=== DIRECTIVE 1 ===
Identify every line in the entries below that contains the string "instances", and copy each of those lines.

=== PROVIDED TEXT ===
|---|

The oil and gas auctions are designed to “attract the maximum quantity of not only Ukrainian companies but also foreign companies to the market,” said Ostap Semerak, Minister of Ecology and Natural Resources, the Ministry that controls the Geology Service. Ukrinform reports Semerak told the Cabinet of Ministers on Wednesday: “I am convinced that the Service will show a good result, because the new conditions are very liberal and comfortable. I want this to be a new impetus for the Ukrainian economy.

President Poroshenko pushed a button starting a GE wind turbine Wednesday, but did not publicly talk about the fate of the green energy auction bill in the Rada. “The new energy industry is one of the most important, primary issues for moving our state forward,” the President said. Hailing the Primorsk project by DTEK Renewables to build 52 towers with 3.8 MW turbines on Zaporizhia’s Azov coast, the President said: “It is through such projects that we turn Ukraine into a regional leader.” Back in Kyiv, 700 km to the north, analysts noted that the President did not use the press event to throw his weight in the Rada behind passage of the auctions bill, a step designed to unlock more wind and solar investment.

|---|

=== DIRECTIVE 2 ===
List every numerical figure that appears in the news excerpt on Ukrainian energy auctions above, with what each one measures.

|---|

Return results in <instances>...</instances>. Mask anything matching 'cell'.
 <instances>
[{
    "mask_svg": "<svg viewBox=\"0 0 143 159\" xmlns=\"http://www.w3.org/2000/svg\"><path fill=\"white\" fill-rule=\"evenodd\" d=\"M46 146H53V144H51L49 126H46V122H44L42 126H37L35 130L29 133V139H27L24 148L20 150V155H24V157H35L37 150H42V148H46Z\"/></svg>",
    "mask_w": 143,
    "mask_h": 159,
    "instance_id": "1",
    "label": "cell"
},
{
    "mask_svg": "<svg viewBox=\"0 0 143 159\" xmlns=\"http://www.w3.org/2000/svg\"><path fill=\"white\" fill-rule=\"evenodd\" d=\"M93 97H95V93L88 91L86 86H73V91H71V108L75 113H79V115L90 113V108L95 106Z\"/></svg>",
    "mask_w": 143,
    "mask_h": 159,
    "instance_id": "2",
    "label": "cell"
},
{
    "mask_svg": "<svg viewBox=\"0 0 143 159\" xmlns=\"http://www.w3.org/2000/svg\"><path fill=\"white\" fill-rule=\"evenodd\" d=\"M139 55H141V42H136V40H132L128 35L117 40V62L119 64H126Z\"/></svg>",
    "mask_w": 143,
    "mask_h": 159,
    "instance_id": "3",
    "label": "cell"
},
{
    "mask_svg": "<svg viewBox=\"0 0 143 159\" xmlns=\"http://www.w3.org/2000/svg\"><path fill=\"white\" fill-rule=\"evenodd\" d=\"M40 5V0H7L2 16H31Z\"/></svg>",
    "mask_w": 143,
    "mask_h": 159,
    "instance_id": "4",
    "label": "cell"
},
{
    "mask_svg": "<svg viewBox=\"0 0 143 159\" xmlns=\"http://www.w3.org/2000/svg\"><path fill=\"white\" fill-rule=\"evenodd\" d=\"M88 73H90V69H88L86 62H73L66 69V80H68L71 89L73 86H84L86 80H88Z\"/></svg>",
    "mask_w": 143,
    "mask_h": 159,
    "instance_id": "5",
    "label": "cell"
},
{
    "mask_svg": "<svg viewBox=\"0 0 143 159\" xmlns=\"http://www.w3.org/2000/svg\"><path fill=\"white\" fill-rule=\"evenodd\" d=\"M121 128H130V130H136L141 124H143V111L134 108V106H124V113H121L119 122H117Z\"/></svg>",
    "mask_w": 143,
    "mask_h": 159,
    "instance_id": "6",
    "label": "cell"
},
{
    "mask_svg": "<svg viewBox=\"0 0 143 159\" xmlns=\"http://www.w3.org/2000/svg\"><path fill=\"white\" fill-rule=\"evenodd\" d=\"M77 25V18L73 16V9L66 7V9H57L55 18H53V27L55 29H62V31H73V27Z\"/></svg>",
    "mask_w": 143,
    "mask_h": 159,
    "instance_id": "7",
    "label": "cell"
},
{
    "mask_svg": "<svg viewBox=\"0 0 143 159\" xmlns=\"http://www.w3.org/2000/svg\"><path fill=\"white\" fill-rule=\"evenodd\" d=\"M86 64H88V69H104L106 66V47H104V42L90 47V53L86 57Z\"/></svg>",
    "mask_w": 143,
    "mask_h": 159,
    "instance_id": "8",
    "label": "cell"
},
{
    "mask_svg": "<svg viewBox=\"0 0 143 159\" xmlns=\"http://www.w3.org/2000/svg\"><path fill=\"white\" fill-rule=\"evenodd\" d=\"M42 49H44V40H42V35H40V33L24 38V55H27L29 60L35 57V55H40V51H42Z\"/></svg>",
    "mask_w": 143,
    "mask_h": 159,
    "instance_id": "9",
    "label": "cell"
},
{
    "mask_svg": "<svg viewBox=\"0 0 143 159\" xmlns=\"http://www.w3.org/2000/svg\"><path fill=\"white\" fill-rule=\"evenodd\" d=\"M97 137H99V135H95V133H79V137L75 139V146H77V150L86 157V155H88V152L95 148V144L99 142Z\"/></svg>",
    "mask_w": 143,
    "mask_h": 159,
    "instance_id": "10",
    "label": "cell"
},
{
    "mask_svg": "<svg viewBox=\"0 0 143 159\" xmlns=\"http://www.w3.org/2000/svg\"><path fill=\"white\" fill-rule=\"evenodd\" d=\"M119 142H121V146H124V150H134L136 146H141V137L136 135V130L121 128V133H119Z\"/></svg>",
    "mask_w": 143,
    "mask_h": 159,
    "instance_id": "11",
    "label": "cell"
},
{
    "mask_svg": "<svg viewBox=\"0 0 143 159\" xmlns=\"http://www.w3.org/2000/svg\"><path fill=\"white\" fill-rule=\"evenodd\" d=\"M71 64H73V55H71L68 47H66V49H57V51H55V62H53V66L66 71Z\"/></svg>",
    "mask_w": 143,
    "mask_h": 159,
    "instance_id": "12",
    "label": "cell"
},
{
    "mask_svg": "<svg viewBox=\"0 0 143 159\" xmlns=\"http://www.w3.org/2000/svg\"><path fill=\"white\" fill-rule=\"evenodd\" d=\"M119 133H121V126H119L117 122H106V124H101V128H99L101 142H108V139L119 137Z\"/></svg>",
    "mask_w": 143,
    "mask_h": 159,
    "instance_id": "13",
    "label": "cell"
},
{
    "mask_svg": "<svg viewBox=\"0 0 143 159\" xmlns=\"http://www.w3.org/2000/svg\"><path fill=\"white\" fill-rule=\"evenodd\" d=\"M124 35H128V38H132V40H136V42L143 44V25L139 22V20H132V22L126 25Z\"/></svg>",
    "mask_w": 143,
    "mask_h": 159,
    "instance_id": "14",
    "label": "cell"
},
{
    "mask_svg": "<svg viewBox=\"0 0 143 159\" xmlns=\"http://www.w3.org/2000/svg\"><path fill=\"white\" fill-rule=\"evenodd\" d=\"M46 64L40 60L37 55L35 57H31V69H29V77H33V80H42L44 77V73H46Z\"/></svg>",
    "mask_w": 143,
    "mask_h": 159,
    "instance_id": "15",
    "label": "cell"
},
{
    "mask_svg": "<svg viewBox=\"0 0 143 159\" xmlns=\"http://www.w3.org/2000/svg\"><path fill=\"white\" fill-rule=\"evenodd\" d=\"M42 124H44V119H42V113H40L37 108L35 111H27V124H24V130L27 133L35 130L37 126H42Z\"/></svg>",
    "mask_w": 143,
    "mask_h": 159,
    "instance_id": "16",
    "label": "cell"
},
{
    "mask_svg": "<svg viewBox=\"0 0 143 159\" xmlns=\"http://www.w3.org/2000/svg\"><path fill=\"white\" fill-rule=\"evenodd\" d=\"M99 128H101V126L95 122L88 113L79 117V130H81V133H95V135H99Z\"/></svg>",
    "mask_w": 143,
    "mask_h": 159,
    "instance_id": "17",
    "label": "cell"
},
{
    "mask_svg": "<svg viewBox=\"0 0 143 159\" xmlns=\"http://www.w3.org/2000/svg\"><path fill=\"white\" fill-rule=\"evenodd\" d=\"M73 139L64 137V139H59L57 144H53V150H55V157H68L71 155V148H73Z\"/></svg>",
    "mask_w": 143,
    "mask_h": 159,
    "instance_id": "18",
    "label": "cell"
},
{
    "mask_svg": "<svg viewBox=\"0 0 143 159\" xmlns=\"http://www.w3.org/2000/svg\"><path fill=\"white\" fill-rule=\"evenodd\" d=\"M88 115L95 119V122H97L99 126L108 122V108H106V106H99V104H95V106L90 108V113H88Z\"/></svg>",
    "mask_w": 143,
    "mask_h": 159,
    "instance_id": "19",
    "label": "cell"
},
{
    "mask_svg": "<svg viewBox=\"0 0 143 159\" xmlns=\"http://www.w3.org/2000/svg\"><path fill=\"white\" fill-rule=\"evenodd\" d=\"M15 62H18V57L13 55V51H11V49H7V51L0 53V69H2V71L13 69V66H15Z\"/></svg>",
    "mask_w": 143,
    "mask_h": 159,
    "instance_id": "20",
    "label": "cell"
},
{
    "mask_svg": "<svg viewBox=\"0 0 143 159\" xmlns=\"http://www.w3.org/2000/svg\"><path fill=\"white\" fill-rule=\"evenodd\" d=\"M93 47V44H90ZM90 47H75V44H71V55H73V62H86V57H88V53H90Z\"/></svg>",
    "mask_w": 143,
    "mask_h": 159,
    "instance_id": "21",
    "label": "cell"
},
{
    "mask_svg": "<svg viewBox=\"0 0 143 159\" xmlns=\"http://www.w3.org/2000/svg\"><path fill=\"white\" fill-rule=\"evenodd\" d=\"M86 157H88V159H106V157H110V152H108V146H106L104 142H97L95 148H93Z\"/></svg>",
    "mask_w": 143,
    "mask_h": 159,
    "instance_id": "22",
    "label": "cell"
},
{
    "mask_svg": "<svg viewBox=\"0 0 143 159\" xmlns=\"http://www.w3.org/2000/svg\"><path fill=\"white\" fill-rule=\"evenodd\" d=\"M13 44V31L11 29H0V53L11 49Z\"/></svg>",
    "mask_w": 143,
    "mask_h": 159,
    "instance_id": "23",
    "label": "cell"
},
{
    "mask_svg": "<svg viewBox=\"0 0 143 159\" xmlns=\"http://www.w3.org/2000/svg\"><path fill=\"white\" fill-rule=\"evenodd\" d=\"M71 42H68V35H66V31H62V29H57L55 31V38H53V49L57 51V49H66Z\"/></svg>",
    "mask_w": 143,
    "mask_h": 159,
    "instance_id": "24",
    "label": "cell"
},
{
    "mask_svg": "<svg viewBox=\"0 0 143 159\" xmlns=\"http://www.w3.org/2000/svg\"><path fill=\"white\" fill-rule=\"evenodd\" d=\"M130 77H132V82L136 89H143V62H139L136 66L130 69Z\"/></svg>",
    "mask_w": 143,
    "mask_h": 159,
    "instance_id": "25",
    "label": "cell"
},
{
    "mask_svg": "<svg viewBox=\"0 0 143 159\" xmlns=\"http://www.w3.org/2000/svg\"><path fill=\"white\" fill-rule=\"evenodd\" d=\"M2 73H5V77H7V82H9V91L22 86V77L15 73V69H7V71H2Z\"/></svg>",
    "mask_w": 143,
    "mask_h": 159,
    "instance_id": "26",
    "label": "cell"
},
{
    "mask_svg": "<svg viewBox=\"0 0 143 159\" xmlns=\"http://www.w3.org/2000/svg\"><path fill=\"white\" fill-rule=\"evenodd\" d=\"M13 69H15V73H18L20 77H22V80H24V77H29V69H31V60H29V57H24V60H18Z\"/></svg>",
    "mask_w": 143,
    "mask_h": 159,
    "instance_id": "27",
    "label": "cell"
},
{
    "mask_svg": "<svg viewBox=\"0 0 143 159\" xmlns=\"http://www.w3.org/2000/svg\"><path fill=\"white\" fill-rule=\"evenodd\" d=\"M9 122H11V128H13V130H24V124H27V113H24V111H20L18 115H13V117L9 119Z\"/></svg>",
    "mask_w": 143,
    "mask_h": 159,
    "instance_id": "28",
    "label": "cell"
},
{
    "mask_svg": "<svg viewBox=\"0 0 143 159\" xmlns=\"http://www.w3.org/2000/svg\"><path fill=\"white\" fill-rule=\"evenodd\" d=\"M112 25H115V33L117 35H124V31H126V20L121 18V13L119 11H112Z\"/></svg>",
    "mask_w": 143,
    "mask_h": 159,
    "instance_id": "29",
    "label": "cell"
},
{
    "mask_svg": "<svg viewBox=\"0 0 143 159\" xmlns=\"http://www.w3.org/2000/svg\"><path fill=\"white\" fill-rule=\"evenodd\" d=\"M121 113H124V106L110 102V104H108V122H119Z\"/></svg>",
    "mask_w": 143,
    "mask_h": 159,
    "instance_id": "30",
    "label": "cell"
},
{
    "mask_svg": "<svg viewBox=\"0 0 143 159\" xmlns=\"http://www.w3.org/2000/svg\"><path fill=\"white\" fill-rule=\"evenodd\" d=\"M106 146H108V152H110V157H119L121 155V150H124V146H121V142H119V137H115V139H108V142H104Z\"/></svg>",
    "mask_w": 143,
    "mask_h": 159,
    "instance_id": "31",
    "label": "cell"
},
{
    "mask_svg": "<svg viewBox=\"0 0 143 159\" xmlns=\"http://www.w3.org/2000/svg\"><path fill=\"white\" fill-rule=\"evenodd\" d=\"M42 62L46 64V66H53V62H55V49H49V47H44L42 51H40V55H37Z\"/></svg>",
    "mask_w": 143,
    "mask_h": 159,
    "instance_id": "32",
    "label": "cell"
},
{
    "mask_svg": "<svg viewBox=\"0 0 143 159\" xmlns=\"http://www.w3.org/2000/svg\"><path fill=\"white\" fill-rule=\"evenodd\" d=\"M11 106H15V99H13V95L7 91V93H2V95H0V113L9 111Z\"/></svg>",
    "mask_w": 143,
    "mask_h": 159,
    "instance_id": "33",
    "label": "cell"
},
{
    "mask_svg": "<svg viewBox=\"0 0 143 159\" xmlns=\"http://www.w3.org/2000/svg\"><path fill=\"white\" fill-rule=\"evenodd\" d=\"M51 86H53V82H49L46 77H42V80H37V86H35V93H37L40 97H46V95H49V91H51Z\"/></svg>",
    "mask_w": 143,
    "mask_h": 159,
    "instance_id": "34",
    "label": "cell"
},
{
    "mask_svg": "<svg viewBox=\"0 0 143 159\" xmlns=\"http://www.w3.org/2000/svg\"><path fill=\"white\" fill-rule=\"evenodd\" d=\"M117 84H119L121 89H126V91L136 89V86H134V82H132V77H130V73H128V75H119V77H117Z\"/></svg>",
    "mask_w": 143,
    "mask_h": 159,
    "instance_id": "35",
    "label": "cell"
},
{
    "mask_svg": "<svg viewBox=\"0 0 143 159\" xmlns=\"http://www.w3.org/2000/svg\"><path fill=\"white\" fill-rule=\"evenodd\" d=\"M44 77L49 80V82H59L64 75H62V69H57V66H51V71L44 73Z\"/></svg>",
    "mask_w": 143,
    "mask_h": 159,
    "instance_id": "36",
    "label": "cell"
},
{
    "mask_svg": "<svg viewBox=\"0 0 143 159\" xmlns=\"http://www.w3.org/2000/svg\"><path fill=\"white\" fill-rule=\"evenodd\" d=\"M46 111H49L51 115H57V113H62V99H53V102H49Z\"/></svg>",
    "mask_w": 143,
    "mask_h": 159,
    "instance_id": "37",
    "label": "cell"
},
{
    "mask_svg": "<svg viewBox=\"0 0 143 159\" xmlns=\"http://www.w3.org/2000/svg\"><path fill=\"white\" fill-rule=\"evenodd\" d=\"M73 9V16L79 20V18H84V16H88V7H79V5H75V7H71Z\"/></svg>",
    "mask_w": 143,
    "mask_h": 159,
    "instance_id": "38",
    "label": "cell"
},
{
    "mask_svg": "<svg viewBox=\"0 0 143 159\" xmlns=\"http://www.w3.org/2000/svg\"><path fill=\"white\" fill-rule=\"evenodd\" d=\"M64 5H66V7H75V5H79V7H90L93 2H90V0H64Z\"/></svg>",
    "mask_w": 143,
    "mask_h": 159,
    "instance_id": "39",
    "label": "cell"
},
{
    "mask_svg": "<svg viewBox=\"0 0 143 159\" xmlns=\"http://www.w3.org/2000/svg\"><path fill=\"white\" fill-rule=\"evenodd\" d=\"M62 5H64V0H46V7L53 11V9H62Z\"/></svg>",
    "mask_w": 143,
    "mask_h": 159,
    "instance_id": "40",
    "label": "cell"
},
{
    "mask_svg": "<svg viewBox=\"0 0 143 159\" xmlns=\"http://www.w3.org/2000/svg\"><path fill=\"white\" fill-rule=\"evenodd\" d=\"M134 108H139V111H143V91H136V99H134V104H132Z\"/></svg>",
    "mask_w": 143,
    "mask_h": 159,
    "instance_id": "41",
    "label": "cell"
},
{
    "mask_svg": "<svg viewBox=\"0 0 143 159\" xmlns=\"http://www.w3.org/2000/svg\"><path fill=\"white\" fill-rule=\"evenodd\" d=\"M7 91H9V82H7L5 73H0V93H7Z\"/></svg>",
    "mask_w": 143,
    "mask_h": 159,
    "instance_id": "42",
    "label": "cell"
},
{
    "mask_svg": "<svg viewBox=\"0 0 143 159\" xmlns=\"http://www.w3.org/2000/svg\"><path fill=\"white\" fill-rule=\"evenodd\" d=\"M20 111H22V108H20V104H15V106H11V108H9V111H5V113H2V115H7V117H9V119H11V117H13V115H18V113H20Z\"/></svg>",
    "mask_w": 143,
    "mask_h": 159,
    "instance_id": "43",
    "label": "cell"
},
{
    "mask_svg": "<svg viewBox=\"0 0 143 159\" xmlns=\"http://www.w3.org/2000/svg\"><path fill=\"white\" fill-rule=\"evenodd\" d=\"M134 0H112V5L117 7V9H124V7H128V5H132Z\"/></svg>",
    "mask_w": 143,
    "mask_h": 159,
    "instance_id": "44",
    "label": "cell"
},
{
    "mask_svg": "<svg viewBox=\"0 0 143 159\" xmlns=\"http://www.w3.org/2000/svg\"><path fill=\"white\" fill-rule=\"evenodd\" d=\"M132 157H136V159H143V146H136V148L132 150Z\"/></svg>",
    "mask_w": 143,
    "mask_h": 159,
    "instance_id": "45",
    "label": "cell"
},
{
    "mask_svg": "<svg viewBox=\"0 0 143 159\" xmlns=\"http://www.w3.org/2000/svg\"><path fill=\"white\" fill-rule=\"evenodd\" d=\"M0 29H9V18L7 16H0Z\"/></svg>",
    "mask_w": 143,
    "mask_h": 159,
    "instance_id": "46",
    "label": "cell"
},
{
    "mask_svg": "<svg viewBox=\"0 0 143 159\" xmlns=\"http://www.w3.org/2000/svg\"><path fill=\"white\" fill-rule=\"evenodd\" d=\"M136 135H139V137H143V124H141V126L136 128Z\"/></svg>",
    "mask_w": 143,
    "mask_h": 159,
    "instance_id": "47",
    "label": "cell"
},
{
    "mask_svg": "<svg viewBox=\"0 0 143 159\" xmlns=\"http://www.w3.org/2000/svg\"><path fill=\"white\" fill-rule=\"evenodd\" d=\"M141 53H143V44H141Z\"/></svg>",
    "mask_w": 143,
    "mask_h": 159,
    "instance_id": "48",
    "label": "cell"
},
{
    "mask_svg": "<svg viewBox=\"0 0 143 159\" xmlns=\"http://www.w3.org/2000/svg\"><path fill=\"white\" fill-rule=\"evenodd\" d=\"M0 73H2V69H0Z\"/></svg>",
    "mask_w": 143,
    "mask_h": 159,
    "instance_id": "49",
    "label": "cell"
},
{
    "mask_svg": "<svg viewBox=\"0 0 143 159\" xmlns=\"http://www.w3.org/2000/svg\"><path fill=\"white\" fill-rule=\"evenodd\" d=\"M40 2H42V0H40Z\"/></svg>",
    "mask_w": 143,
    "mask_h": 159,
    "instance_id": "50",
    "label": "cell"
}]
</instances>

|---|

=== ANSWER 1 ===
Return results in <instances>...</instances>. Mask anything matching 'cell'.
 <instances>
</instances>

=== ANSWER 2 ===
- 52: the number of towers DTEK Renewables plans to build in the Primorsk project
- 3.8 MW: the capacity of each of those turbines
- 700 km: the distance from the project on the Azov coast to Kyiv, to the north